A prominent Los Angeles eviction attorney is facing new disciplinary charges after a court filing in a 2023 eviction case cited fake case law.
Key points:
- California State Bar filed new charges tied to an eviction filing that allegedly included non-existent legal authority.
- The lawyer had built a reputation representing landlords in eviction cases for decades.
- The new allegations say he failed to act diligently and engaged in dishonesty and corruption.
- The filing previously led to $999 in court sanctions against his firm.
- Legal experts cited in the story said the brief appeared to have been generated with artificial intelligence and not properly verified.
- If the charges are proven, the attorney could face discipline up to suspension or disbarment.
Why this matters for landlords:
- Evictions are already high-risk, technical cases where mistakes can delay possession and increase costs.
- Using the wrong attorney or relying on sloppy legal work can backfire fast.

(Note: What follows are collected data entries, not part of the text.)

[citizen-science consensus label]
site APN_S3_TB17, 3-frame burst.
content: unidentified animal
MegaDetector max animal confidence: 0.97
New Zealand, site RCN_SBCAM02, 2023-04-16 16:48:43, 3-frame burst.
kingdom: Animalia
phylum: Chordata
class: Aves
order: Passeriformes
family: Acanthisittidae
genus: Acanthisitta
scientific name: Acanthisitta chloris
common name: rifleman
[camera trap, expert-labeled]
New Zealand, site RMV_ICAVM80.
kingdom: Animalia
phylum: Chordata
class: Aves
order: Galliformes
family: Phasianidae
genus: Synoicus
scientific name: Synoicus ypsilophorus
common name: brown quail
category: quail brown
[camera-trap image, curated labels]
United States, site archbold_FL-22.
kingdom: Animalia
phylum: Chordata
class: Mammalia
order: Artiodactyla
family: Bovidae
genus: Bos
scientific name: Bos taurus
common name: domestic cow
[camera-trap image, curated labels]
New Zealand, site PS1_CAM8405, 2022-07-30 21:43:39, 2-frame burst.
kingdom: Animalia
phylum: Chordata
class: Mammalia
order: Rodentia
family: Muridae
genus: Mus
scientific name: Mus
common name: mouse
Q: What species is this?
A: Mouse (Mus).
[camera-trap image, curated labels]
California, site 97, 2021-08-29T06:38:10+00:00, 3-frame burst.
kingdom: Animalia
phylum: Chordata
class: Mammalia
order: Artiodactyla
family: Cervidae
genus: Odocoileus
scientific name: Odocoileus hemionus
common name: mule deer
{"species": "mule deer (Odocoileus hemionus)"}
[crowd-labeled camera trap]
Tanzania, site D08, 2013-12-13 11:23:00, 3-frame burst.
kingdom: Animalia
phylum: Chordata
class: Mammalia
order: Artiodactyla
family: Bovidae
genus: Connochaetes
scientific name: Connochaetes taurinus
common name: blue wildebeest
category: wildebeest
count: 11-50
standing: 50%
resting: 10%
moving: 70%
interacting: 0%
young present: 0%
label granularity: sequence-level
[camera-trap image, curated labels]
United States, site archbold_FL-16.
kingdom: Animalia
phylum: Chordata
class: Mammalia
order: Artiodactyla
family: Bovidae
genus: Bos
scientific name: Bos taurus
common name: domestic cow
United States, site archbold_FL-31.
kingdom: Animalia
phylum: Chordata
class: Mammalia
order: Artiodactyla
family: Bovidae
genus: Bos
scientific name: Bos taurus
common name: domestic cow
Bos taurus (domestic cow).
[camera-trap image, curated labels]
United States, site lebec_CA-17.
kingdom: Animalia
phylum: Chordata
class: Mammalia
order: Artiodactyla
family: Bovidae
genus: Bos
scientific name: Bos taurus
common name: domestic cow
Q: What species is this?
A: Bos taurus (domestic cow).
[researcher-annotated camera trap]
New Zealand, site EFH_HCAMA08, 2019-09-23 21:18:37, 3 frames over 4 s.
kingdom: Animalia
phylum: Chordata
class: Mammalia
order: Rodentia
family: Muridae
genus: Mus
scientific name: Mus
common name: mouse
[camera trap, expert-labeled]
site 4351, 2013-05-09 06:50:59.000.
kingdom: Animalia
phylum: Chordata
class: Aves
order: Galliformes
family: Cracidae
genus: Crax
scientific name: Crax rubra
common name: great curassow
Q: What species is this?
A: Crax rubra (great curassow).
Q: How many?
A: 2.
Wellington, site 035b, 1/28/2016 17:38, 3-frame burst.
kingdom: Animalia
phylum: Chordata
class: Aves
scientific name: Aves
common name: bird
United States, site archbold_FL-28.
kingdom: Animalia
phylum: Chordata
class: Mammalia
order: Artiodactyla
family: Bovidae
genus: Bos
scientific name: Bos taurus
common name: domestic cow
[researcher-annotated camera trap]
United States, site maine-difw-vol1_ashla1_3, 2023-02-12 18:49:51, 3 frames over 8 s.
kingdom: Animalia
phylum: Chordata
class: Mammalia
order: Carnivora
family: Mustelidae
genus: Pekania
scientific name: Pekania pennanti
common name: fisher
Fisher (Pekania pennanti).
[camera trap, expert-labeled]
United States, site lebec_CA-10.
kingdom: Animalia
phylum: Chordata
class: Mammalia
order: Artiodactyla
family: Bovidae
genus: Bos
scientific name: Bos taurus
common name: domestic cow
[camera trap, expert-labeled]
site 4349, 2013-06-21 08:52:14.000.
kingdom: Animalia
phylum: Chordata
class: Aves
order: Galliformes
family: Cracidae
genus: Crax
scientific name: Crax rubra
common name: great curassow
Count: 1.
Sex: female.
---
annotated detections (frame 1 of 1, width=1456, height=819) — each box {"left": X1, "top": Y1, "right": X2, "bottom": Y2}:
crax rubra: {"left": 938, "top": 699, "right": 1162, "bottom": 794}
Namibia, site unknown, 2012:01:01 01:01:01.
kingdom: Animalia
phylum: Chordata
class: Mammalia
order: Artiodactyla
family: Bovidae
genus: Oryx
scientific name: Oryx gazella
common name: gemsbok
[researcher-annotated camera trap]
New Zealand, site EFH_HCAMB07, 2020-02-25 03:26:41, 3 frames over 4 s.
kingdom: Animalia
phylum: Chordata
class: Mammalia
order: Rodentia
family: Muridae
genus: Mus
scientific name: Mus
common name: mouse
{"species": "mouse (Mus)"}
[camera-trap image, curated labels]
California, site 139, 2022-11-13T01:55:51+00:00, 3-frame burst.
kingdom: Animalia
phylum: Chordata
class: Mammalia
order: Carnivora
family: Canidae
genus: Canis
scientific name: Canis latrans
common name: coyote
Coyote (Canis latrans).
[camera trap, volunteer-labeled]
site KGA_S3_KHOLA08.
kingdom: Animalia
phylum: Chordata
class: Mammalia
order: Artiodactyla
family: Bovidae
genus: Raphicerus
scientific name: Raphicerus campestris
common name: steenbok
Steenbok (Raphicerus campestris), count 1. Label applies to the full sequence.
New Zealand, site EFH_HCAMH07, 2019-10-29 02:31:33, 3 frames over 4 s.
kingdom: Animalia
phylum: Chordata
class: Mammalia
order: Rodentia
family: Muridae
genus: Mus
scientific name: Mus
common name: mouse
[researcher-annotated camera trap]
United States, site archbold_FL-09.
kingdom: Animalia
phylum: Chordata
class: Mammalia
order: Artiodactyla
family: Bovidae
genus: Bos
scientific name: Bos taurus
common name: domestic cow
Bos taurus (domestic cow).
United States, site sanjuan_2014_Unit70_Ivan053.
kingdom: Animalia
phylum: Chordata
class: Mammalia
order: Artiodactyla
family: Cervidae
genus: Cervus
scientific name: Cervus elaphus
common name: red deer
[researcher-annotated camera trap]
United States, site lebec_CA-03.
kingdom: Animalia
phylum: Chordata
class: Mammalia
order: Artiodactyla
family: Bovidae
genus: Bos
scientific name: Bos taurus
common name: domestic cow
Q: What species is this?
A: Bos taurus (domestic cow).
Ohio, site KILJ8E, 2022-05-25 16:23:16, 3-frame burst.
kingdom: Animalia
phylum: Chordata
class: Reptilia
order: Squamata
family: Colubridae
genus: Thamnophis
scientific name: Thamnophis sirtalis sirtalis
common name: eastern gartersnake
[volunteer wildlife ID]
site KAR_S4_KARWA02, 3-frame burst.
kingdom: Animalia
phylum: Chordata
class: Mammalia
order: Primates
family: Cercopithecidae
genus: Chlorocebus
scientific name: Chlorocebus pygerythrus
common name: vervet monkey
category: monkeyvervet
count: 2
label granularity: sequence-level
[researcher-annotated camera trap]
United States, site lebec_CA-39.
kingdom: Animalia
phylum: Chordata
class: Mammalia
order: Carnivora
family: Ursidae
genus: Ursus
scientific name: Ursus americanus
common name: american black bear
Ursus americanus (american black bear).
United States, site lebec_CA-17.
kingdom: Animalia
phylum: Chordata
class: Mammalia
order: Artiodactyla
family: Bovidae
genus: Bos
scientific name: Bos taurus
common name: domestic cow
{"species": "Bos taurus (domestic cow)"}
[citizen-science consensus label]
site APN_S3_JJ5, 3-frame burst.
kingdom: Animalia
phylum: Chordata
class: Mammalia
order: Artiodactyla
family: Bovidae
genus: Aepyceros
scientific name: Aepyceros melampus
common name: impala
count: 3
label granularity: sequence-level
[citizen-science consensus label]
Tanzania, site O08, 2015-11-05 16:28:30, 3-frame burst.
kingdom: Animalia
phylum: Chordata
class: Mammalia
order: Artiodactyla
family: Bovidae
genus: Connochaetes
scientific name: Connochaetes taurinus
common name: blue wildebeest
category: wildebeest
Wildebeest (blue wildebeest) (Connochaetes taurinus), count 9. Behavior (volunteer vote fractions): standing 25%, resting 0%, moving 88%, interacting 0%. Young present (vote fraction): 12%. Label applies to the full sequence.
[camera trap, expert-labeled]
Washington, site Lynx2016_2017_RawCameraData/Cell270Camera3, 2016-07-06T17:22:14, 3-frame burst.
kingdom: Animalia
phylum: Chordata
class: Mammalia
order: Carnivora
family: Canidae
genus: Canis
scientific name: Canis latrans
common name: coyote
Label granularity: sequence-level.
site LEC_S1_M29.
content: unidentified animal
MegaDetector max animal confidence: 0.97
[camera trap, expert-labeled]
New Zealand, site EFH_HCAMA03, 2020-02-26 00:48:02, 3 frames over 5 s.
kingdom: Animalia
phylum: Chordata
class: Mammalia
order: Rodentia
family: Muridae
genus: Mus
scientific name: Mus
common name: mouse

- Landlords need competent counsel, accurate filings, and clean documentation when enforcing lease rights.
- Shortcuts in court can create more exposure, not less.
Arizona investor takeaway:
- In Arizona, landlord rights still depend on following the process correctly.
- Notices, service, documentation, and court filings all need to be done the right way.
- This is another reminder that protecting property rights requires real legal work, not AI-generated guesswork.
- Professional property management and strong legal partners help reduce avoidable risk when disputes escalate.